Directions:
Where the word "ovale" appears in a line below, copy the whole line.
Given data START
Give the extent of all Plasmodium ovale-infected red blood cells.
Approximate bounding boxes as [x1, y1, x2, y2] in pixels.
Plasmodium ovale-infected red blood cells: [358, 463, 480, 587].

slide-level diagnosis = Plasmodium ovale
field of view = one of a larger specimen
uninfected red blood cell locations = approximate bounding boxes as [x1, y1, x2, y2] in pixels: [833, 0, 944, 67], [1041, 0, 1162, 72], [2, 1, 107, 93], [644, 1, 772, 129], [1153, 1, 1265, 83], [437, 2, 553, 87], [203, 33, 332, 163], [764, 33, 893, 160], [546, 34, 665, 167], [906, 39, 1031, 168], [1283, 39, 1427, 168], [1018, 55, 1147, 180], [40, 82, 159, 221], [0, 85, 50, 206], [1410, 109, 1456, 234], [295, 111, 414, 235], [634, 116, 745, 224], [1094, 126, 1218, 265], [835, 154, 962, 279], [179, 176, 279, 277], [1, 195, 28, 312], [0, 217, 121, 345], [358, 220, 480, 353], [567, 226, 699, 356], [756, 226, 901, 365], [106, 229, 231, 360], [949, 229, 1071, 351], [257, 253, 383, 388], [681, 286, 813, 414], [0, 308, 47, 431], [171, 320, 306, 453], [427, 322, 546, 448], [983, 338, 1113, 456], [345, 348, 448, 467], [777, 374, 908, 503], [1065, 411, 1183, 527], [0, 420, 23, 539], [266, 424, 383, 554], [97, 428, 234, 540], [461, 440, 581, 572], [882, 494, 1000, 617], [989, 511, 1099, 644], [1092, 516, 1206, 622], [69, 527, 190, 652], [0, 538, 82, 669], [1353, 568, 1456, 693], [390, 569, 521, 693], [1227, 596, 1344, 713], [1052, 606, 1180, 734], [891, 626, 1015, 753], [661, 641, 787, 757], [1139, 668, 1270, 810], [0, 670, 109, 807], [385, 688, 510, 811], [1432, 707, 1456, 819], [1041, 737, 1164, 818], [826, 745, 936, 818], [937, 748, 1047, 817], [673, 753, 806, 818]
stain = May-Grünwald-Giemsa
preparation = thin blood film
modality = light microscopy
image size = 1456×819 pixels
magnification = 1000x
Given data END
Response area:
Give the extent of all Plasmodium ovale-infected red blood cells.
Plasmodium ovale-infected red blood cells: [358, 463, 480, 587].
slide-level diagnosis = Plasmodium ovale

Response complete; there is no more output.